• PROBLEM REQUIREMENTS: Could you retype exactly the lines running from the line with "Tanzania, site S10, 2012-04-15" to the end of the data, both included, and nothing else?

• DATASET ENTRIES:
%%

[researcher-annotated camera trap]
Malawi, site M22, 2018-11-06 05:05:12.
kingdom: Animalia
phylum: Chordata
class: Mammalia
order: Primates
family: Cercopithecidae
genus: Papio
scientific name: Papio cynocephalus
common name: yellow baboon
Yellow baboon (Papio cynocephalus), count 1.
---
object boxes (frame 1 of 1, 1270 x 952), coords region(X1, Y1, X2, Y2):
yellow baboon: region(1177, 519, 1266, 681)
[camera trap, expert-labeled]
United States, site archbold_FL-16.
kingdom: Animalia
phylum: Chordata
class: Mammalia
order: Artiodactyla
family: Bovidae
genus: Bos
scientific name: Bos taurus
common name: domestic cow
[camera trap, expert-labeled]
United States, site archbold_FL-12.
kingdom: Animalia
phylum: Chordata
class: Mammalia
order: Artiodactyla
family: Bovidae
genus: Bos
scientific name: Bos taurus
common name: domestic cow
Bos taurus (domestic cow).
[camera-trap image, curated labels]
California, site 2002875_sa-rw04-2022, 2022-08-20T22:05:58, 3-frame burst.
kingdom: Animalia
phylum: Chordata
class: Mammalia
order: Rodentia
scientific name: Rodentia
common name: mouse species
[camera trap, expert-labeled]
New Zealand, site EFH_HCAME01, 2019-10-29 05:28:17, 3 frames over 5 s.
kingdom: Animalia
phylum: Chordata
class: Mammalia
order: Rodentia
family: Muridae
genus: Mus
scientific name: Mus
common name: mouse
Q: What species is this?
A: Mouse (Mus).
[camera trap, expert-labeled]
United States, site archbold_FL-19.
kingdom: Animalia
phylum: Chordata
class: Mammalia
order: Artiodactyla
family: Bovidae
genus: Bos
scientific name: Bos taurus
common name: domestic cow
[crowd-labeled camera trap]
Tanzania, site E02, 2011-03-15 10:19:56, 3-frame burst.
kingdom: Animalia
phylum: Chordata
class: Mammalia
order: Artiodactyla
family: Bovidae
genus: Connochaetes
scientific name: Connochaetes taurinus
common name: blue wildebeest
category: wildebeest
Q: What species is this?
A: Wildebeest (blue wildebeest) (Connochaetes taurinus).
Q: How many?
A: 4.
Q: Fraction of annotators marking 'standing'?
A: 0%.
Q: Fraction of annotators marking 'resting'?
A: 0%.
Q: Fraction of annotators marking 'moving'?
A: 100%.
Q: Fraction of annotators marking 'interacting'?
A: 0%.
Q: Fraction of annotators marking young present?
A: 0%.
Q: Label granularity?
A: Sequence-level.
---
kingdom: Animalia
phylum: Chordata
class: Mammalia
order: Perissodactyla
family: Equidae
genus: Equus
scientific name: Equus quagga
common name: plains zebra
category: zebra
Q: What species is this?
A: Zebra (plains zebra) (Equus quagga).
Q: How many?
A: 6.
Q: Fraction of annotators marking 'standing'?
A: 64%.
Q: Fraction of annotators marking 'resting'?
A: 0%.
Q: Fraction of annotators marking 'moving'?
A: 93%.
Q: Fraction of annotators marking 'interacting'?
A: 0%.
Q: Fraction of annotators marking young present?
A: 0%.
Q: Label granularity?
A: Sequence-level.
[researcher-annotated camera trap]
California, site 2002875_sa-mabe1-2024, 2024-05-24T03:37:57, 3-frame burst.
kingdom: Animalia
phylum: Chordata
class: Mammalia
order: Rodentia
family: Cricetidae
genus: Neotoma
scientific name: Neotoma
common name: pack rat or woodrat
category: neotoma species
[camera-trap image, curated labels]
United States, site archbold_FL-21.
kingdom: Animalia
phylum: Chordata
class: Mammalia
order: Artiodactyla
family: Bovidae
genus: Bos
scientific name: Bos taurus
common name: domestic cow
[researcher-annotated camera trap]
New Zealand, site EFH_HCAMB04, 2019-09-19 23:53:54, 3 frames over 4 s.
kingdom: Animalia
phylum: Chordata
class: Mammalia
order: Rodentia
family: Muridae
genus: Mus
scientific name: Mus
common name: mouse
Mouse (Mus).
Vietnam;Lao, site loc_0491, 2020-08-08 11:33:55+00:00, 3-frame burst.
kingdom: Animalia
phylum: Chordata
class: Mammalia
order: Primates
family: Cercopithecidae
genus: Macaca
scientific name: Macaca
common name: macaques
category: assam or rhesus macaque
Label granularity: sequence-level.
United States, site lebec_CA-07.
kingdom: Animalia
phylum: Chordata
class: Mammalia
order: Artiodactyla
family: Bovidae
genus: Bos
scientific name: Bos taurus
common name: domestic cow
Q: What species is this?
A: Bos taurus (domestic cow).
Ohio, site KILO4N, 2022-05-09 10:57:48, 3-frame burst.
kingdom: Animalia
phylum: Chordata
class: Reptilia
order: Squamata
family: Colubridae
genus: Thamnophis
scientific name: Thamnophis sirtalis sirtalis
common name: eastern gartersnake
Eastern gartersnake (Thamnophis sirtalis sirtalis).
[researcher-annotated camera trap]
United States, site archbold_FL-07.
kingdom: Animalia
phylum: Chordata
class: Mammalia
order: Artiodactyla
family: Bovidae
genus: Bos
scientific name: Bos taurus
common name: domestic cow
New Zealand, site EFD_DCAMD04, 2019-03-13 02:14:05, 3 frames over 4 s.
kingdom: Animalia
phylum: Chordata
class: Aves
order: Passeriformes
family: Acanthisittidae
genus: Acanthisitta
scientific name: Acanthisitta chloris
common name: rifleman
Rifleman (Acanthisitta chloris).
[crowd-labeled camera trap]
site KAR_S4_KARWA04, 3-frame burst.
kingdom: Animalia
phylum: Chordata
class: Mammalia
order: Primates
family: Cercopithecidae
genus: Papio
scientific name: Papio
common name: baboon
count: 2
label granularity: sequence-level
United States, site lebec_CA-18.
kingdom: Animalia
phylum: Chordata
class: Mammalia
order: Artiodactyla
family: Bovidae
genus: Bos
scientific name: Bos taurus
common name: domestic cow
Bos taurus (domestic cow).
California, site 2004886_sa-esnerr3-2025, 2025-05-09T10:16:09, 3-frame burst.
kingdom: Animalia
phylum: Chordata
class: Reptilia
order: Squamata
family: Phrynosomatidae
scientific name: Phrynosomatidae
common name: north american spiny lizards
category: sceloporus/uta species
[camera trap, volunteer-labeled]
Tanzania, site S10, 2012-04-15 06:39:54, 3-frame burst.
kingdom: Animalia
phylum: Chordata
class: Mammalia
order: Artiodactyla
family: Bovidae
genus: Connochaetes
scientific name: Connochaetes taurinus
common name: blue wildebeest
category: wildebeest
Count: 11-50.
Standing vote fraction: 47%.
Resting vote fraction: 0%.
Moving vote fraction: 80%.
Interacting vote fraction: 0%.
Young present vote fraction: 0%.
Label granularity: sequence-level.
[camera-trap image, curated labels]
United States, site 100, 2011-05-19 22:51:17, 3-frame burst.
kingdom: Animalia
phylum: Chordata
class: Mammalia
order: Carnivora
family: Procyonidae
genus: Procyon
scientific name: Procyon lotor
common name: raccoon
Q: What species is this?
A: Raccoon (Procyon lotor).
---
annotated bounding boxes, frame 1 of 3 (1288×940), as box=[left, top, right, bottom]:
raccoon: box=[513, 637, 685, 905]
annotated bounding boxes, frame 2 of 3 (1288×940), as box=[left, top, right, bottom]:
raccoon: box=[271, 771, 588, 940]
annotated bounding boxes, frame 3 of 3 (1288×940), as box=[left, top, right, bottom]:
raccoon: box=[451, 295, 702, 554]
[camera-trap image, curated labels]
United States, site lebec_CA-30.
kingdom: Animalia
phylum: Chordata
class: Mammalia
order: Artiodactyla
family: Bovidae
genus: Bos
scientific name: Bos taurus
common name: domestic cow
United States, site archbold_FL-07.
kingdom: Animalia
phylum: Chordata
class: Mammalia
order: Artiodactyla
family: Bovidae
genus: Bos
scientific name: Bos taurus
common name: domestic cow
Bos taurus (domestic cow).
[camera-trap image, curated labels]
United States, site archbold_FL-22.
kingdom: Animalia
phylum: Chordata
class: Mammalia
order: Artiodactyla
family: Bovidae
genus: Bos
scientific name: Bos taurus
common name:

%%

• RESULT BELOW:
Tanzania, site S10, 2012-04-15 06:39:54, 3-frame burst.
kingdom: Animalia
phylum: Chordata
class: Mammalia
order: Artiodactyla
family: Bovidae
genus: Connochaetes
scientific name: Connochaetes taurinus
common name: blue wildebeest
category: wildebeest
Count: 11-50.
Standing vote fraction: 47%.
Resting vote fraction: 0%.
Moving vote fraction: 80%.
Interacting vote fraction: 0%.
Young present vote fraction: 0%.
Label granularity: sequence-level.
[camera-trap image, curated labels]
United States, site 100, 2011-05-19 22:51:17, 3-frame burst.
kingdom: Animalia
phylum: Chordata
class: Mammalia
order: Carnivora
family: Procyonidae
genus: Procyon
scientific name: Procyon lotor
common name: raccoon
Q: What species is this?
A: Raccoon (Procyon lotor).
---
annotated bounding boxes, frame 1 of 3 (1288×940), as box=[left, top, right, bottom]:
raccoon: box=[513, 637, 685, 905]
annotated bounding boxes, frame 2 of 3 (1288×940), as box=[left, top, right, bottom]:
raccoon: box=[271, 771, 588, 940]
annotated bounding boxes, frame 3 of 3 (1288×940), as box=[left, top, right, bottom]:
raccoon: box=[451, 295, 702, 554]
[camera-trap image, curated labels]
United States, site lebec_CA-30.
kingdom: Animalia
phylum: Chordata
class: Mammalia
order: Artiodactyla
family: Bovidae
genus: Bos
scientific name: Bos taurus
common name: domestic cow
United States, site archbold_FL-07.
kingdom: Animalia
phylum: Chordata
class: Mammalia
order: Artiodactyla
family: Bovidae
genus: Bos
scientific name: Bos taurus
common name: domestic cow
Bos taurus (domestic cow).
[camera-trap image, curated labels]
United States, site archbold_FL-22.
kingdom: Animalia
phylum: Chordata
class: Mammalia
order: Artiodactyla
family: Bovidae
genus: Bos
scientific name: Bos taurus
common name:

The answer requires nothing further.